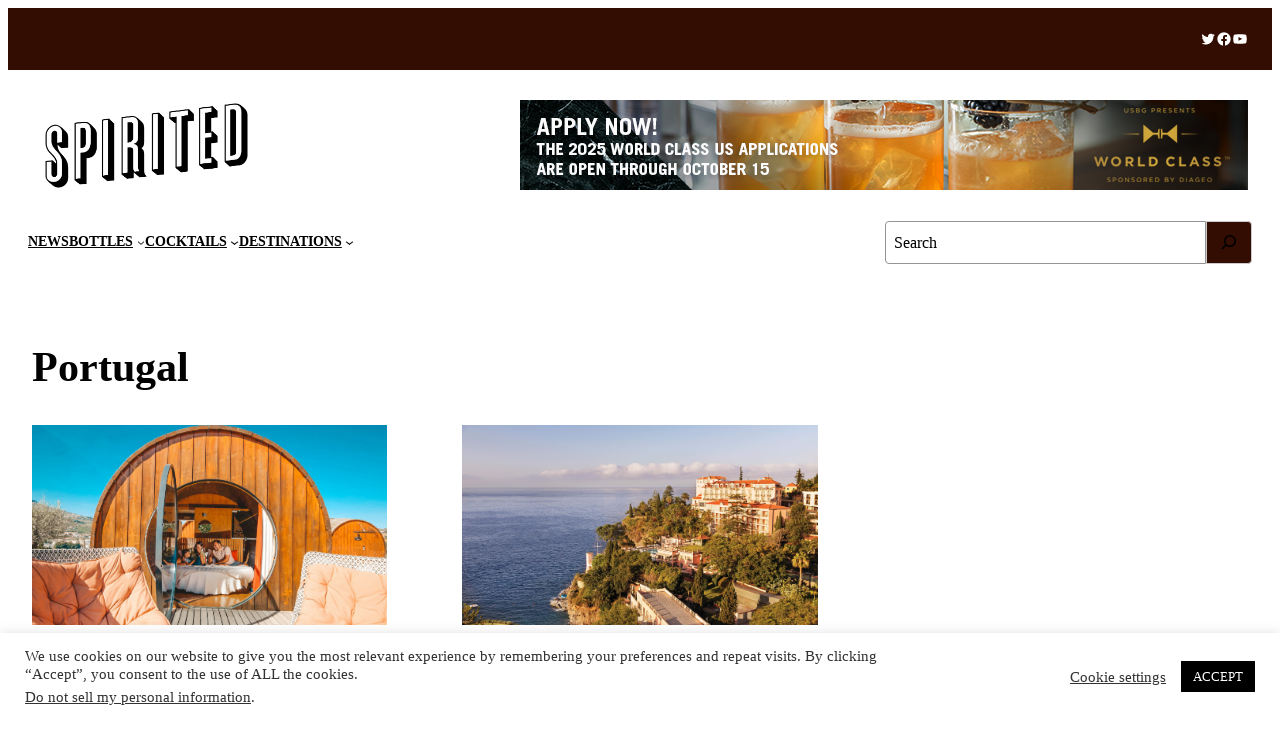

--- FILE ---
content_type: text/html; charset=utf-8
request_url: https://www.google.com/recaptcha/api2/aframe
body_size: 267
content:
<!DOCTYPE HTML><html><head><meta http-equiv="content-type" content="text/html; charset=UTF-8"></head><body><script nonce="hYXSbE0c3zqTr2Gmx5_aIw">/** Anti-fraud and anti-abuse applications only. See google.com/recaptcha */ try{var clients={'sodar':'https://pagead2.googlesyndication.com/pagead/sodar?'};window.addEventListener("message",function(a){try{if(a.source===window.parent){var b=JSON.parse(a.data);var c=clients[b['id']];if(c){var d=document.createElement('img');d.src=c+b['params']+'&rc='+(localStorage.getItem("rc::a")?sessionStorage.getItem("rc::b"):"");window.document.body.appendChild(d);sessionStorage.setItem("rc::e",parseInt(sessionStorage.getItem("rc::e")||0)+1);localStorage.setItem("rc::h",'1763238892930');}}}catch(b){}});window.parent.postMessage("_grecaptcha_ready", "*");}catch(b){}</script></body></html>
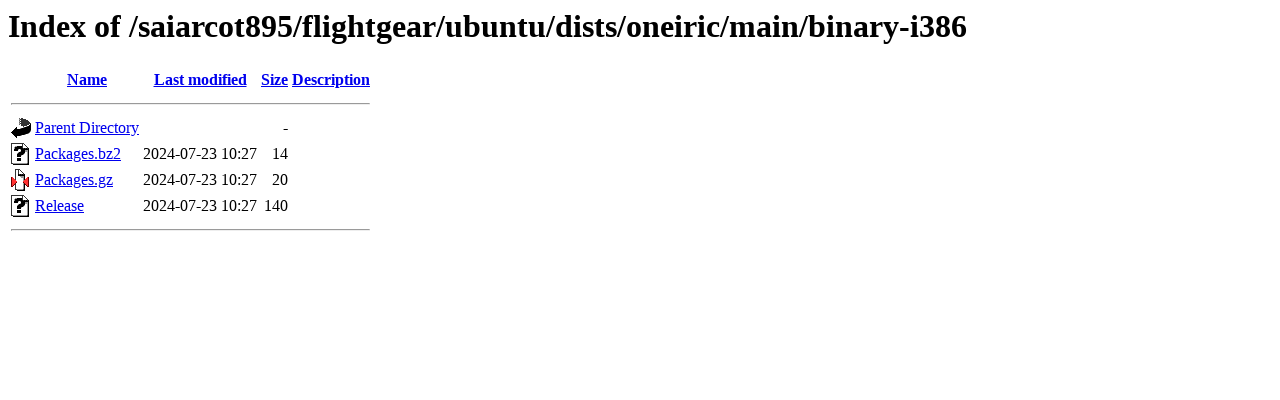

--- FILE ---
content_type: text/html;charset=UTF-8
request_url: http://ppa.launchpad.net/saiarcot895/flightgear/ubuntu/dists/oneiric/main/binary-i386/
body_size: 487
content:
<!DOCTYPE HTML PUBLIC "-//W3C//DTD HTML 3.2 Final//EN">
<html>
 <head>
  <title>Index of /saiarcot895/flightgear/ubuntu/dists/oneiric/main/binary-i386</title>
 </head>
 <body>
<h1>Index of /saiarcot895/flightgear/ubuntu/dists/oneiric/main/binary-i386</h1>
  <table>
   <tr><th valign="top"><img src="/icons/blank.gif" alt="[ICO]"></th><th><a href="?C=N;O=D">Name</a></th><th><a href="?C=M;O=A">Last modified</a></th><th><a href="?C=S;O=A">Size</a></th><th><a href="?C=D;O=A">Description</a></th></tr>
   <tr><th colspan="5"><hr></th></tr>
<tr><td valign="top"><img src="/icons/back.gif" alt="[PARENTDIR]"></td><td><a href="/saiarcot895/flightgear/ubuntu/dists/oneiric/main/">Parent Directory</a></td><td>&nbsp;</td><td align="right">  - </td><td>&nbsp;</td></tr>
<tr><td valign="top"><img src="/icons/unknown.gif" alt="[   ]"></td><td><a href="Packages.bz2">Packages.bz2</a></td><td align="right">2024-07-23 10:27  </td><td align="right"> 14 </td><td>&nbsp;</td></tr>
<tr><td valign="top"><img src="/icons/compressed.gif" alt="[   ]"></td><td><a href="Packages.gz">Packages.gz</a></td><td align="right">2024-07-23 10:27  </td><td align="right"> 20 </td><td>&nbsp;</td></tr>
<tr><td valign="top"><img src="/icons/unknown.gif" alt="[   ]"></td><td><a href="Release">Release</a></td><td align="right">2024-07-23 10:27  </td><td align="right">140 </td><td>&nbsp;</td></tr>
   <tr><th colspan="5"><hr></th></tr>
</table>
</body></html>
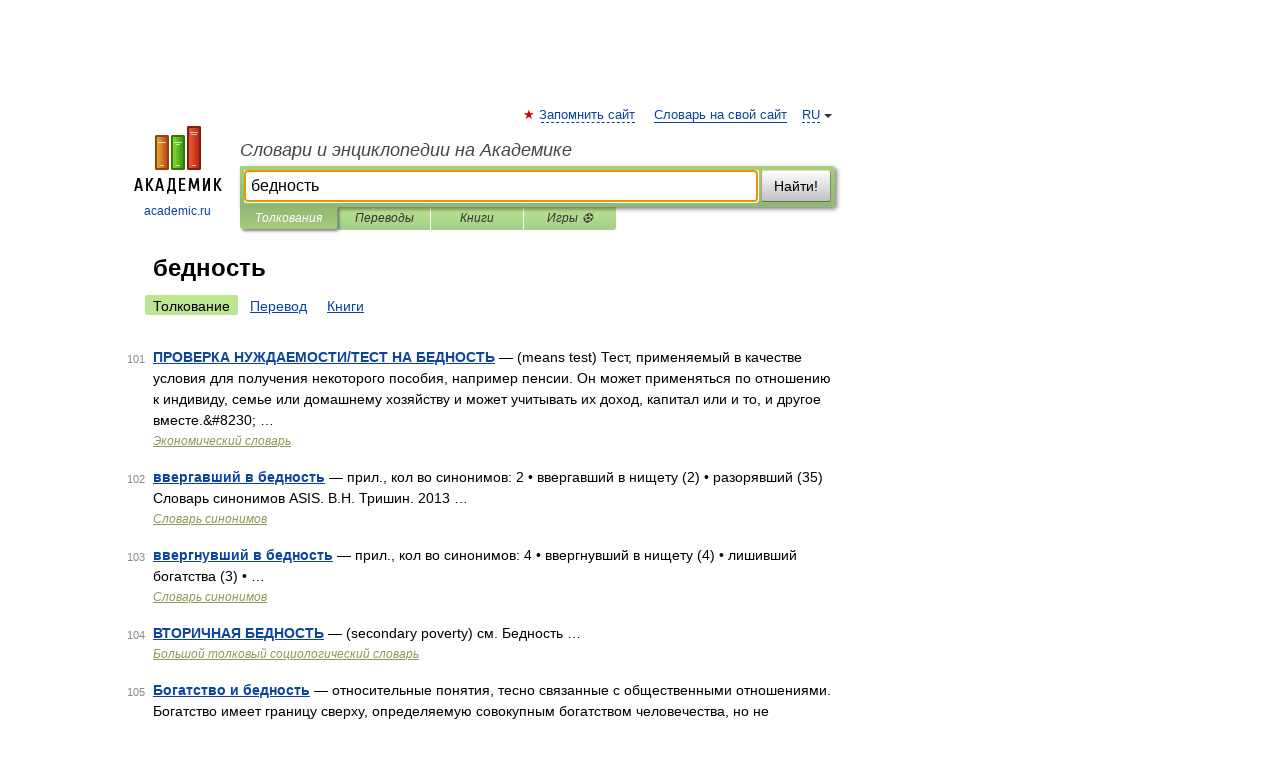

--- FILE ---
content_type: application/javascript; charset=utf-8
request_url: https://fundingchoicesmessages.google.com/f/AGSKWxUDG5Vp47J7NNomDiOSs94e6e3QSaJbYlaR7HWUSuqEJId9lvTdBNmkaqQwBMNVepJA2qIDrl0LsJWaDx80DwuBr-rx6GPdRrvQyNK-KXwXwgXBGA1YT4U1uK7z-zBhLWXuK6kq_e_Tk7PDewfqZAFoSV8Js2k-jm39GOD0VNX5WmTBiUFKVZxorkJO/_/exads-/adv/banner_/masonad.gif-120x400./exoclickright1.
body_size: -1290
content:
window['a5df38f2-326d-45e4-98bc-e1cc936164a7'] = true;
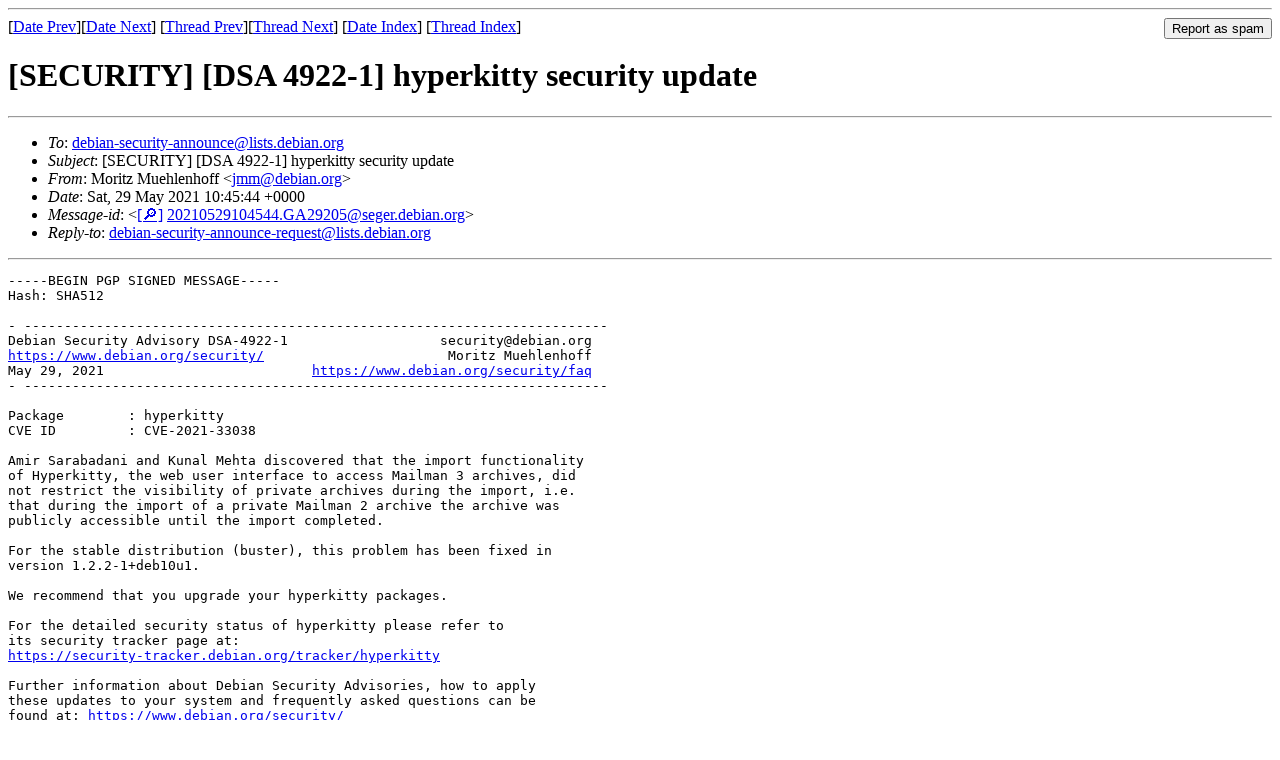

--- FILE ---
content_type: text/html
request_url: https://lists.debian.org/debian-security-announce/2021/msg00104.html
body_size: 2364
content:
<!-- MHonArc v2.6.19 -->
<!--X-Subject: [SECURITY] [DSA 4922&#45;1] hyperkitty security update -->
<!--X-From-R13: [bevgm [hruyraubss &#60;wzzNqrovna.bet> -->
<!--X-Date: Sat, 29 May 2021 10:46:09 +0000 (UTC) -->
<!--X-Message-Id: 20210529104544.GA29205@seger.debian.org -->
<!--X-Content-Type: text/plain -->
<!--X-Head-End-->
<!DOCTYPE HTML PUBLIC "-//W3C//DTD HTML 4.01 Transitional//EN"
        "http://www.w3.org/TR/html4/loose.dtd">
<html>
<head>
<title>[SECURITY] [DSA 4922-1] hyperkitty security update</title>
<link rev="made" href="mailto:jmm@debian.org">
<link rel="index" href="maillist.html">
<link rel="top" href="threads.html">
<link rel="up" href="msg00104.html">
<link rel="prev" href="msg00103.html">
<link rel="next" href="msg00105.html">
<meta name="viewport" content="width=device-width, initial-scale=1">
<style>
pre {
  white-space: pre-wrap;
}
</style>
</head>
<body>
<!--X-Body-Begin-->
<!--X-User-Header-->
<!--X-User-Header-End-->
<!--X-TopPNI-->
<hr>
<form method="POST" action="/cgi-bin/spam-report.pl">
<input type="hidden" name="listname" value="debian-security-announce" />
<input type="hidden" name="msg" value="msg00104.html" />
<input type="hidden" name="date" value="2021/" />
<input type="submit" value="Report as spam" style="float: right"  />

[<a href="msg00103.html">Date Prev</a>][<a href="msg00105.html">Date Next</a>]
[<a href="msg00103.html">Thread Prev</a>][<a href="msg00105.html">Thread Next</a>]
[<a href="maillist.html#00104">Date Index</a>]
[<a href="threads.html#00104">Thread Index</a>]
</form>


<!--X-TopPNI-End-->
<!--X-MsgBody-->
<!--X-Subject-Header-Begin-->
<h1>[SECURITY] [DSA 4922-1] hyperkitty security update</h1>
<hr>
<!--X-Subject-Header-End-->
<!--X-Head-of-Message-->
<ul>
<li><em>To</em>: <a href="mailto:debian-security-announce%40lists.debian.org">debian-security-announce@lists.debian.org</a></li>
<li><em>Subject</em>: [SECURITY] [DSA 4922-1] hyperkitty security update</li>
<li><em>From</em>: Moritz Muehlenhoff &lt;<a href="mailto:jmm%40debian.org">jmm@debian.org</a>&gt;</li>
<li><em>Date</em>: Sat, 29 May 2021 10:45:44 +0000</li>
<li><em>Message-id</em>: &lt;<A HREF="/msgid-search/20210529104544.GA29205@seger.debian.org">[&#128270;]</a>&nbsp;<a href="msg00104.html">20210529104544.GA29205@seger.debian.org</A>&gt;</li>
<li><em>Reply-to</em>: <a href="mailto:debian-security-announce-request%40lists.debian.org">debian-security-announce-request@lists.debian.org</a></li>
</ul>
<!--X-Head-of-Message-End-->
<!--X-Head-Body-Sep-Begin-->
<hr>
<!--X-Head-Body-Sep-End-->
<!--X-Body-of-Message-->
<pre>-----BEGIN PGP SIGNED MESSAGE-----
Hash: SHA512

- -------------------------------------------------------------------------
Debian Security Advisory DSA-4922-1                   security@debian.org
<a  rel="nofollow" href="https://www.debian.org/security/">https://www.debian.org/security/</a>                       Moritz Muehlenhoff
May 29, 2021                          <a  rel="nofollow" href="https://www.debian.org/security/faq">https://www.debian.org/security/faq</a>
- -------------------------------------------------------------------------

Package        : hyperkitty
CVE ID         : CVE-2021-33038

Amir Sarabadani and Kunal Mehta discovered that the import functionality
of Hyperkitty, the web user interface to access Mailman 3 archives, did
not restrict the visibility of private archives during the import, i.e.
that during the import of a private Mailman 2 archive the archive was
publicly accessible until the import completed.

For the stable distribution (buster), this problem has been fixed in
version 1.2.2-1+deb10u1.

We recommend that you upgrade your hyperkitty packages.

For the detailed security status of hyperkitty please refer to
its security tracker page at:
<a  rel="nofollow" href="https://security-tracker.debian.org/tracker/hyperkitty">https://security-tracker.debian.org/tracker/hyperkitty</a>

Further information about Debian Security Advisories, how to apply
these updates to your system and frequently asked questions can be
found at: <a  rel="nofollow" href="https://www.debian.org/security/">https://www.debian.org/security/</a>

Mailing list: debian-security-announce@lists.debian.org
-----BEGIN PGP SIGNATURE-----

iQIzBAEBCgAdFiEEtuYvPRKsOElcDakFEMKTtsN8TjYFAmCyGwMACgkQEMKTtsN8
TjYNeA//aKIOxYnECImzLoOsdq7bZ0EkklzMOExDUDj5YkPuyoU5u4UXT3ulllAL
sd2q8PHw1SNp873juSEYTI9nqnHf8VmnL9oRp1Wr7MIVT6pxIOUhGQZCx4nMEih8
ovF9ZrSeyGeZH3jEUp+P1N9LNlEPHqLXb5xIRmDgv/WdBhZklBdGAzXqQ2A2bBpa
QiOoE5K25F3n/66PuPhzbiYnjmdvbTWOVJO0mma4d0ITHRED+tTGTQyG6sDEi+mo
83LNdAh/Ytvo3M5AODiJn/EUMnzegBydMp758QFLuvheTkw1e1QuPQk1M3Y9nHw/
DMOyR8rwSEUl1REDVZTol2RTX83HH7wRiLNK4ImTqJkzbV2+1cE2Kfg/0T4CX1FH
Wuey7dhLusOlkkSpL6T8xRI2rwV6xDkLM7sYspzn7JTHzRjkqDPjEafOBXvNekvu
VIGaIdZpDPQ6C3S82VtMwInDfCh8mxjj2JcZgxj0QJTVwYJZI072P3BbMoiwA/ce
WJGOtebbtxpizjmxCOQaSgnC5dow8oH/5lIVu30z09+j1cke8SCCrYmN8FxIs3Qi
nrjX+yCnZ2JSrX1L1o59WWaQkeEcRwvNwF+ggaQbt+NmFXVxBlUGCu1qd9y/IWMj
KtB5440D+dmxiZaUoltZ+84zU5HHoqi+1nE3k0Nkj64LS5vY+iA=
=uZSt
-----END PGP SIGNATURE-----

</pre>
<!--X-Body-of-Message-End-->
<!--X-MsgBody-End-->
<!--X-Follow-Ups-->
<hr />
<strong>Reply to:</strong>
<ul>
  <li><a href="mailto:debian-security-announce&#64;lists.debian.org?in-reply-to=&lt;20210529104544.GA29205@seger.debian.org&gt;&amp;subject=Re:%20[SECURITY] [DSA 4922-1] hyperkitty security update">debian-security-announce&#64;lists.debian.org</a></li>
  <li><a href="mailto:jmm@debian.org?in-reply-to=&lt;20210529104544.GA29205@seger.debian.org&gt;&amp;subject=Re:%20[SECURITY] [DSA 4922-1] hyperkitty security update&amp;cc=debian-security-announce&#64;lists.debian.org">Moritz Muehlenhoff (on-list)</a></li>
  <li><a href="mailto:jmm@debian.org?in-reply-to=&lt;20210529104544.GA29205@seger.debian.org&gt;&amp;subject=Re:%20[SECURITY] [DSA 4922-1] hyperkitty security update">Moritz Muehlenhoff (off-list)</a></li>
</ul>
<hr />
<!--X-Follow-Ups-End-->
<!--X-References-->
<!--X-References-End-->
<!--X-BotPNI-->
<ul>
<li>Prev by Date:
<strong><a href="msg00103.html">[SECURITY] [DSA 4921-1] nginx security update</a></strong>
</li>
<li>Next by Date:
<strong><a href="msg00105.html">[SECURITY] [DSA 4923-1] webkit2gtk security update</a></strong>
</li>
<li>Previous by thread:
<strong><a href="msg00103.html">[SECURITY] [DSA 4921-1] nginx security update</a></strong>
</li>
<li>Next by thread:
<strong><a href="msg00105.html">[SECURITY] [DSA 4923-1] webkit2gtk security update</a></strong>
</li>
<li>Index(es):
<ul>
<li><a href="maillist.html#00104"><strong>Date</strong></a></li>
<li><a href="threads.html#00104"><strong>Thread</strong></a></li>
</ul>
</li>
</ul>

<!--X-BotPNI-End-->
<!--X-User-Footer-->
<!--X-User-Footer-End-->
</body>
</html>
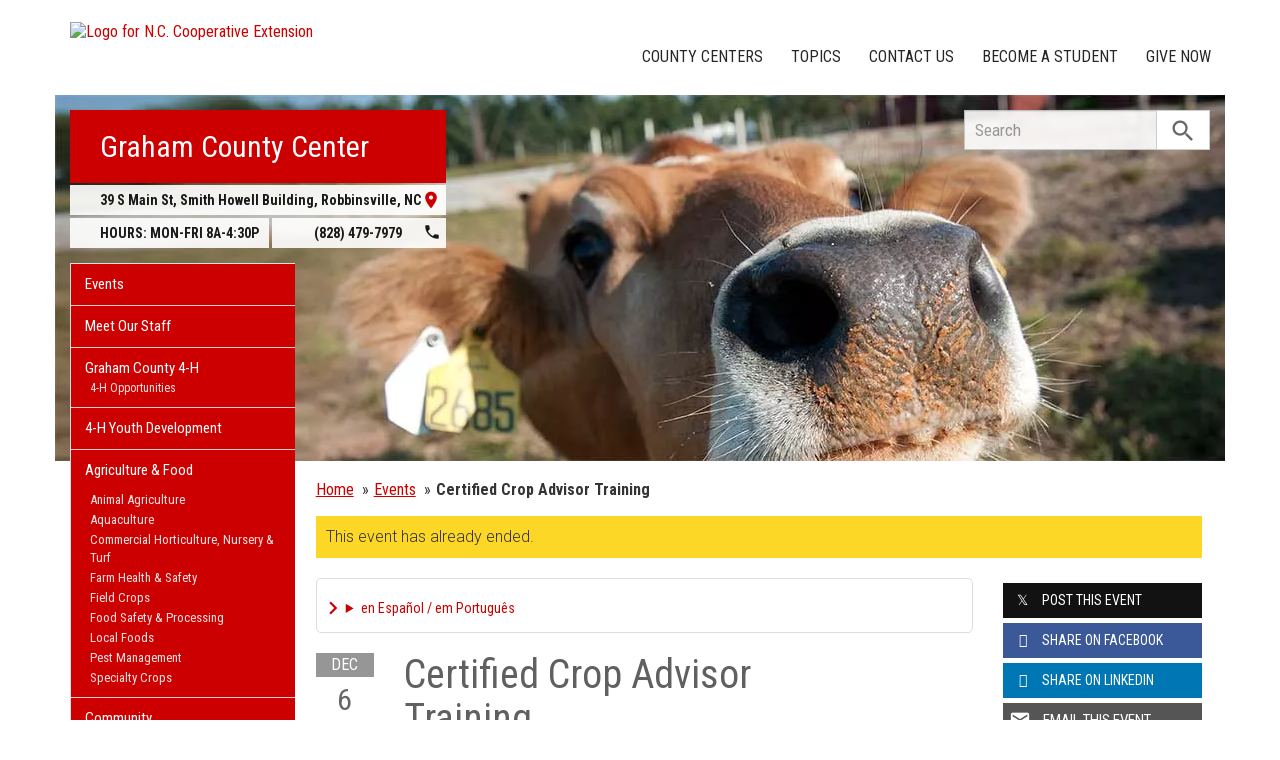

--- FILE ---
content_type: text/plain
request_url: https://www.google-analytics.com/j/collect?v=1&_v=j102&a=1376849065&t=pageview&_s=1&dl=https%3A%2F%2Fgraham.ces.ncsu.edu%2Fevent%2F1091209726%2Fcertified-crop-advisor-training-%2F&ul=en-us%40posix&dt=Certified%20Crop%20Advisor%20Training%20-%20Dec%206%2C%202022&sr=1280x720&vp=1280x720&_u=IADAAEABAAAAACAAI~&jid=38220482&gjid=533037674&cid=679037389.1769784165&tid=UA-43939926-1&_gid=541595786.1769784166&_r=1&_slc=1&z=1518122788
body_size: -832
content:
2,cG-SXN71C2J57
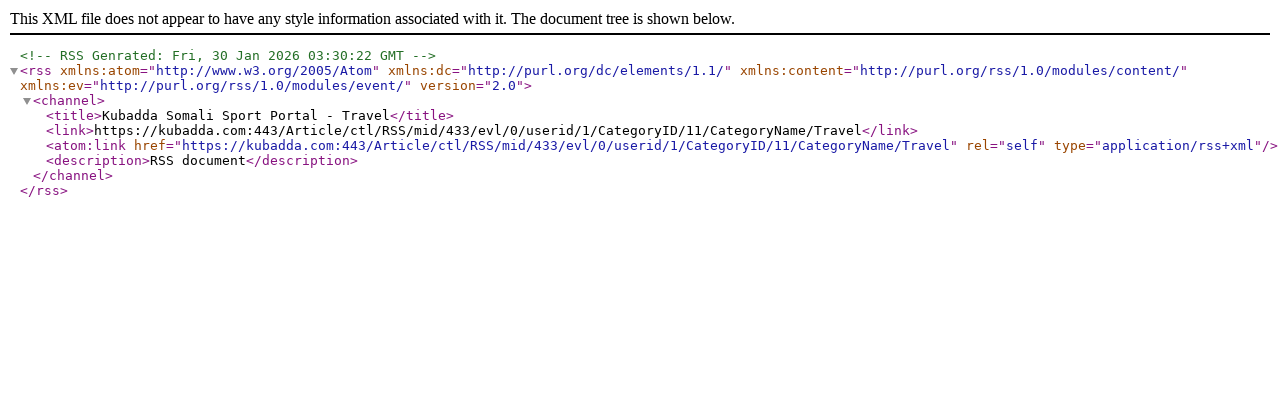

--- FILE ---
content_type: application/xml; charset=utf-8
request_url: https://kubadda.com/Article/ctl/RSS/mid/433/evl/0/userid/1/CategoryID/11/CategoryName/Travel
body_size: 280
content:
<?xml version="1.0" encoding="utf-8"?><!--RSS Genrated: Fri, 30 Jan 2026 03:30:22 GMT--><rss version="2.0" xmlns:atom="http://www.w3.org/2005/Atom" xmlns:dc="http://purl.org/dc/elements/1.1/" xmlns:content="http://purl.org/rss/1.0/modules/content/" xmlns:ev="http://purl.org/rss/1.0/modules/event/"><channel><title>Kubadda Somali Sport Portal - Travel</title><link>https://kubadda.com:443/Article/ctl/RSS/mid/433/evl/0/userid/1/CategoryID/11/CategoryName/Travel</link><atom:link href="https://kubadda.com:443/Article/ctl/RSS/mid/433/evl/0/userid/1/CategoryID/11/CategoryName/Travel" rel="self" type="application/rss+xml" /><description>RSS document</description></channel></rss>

* _TASK DIRECTIONS_: Show each line of the material that includes the word "tracker".

* _TASK ANSWER_:
its security tracker page at:
<a  rel="nofollow" href="https://security-tracker.debian.org/tracker/hyperkitty">https://security-tracker.debian.org/tracker/hyperkitty</a>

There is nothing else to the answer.